YOUR GOAL
Copy out the lines from the one with "How much distance" through the end of the lines, requests included. Offset every number in the answers, both the distance and the point coordinates, by 82.

Lines listed in a dataset

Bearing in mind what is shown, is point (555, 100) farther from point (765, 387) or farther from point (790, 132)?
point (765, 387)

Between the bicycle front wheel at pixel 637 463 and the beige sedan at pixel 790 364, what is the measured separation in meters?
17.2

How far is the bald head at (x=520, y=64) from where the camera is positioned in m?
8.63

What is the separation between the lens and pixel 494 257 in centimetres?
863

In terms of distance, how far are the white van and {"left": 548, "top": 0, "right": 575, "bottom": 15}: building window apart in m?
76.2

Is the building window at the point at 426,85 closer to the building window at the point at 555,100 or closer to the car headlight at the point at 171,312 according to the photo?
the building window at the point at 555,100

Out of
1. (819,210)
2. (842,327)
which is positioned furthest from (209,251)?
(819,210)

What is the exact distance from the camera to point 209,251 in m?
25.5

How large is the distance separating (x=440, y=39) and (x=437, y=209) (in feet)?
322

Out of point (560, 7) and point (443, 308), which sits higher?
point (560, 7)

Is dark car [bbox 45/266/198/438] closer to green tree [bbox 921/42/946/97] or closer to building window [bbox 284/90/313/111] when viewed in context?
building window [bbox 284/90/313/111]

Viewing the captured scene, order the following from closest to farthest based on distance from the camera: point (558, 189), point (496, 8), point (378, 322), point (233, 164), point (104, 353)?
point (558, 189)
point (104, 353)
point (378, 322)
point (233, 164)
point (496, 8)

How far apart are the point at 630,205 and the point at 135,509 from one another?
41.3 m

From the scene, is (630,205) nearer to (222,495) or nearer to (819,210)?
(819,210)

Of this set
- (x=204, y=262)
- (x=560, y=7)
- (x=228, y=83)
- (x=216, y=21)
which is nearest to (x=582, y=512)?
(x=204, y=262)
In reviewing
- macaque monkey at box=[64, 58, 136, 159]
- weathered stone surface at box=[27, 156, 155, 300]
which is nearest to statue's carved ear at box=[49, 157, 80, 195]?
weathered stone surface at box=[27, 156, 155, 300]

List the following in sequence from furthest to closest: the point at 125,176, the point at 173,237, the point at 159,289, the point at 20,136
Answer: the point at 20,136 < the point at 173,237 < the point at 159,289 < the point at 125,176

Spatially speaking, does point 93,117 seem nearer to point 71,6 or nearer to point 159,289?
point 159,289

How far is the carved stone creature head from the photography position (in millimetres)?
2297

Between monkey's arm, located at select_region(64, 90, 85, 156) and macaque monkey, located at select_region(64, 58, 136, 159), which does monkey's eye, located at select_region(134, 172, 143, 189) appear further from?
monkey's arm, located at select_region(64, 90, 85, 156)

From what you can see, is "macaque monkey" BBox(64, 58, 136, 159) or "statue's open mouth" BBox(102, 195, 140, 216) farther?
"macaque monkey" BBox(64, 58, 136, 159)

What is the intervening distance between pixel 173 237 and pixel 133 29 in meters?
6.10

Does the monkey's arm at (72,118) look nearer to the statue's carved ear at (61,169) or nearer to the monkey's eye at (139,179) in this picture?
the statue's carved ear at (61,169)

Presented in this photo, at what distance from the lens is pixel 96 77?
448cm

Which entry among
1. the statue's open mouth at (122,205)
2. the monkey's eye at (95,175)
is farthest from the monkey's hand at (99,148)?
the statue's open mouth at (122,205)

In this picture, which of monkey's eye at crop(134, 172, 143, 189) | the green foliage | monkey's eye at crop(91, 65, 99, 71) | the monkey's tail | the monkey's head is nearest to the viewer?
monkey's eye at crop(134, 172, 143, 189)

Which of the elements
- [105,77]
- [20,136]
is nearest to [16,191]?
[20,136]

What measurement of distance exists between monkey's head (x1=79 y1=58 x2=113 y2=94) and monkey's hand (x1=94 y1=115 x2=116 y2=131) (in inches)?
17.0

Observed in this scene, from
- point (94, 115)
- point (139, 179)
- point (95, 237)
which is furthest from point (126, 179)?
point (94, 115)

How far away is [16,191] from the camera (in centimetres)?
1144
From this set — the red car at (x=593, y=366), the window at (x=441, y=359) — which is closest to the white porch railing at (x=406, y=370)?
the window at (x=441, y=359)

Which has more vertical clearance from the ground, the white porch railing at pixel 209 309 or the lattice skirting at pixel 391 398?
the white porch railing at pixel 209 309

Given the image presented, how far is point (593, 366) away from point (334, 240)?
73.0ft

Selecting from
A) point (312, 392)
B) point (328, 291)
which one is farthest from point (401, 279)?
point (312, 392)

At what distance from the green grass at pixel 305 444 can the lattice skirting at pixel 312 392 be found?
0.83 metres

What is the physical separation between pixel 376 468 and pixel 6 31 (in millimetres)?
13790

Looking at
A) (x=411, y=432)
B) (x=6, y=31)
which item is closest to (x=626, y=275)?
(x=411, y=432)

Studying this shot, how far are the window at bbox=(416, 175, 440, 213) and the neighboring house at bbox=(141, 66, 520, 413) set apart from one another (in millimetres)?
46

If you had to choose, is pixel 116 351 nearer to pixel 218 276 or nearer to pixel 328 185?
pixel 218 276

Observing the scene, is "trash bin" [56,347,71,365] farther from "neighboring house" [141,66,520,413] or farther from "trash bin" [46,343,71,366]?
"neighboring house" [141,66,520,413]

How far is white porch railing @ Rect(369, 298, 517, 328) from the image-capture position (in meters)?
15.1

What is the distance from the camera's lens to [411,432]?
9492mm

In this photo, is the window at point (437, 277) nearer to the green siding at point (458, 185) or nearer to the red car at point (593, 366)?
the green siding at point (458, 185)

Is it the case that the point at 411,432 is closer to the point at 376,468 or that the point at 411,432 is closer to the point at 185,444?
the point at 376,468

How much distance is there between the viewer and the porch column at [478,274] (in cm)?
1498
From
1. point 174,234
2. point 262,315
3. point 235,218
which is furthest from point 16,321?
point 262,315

FINAL ANSWER
How much distance is there between the viewer and the porch column at [478,274] (in cm)?
1580
From
1. point 174,234
2. point 262,315
3. point 235,218
which is furthest from point 16,321?
point 344,397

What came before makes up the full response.